Last week, my friends and I attended the eighth annual Night on Broadway, a festival consisting of artists and vendors all congregating in the theatre district of downtown Los Angeles on Broadway between 3rd and 7th street. Night on Broadway is part of the Bringing Back Broadway program started by Councilman José Huizar with the goal of revitalizing the theatres and commercial buildings of the area. Since the program’s initiation, it has aimed at making Broadway an enjoyable pedestrian experience (http://nightonbroadway.la/about/).
The event was a symbol of Los Angeles’s diversity, attracting people of greatly varying walks of life. Even the artists were of different backgrounds; there were contemporary street artists, sculptors, musicians, dancers and even men on stilts!

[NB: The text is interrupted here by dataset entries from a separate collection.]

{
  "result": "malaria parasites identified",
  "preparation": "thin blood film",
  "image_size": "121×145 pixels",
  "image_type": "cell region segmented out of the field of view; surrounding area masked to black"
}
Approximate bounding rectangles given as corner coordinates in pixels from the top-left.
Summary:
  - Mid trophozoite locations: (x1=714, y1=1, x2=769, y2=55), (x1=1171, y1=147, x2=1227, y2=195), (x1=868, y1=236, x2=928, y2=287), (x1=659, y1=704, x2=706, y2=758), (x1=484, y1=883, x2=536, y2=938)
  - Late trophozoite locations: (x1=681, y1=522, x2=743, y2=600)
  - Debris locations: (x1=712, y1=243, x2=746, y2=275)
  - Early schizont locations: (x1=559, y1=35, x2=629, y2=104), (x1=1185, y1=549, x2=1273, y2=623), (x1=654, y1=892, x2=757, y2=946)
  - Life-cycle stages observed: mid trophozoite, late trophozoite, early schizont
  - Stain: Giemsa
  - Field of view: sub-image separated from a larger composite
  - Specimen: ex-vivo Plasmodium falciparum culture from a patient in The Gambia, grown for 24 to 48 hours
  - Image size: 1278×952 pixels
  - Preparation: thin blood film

Vendors were selling a variety of foods, and there was even a Ferris wheel operating in the middle of a street corner! The entire thing was unlike anything I’d previously experienced at downtown LA’s free events.

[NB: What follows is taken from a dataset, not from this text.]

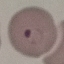
Malaria status: parasitized. Automatically extracted cell patch, resized to 64 × 64 pixels. Giemsa-stained preparation. Thin smear of blood. Photographed with a smartphone camera at the microscope eyepiece.Identify the parasite.
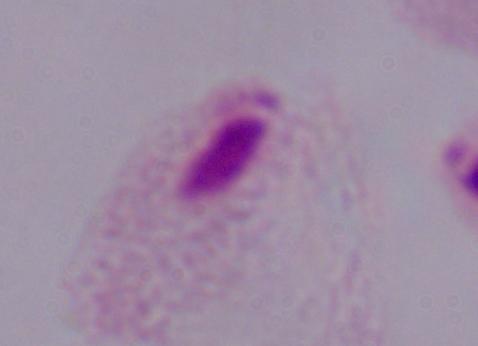

A trichomonad.

modality: micrograph
magnification: 1000x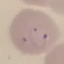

With the purpose of the event being to bring attention to the businesses and historic theatres of Broadway, we decided to explore some that were open to visitors. One was Million Dollar Theatre, which has history dating back to the 1910s. The theatre was built by Sid Grauman, who later was responsible for the famous Egyptian and Chinese Theatres of Hollywood Boulevard (https://en.wikipedia.org/wiki/Sid_Grauman). We were able to learn about the theatre through flyers and writings featured around the theatre. For Night on Broadway, Million Dollar Theatre featured several internationally renowned burlesque dancers, paying tribute to the historic nature of the theatre.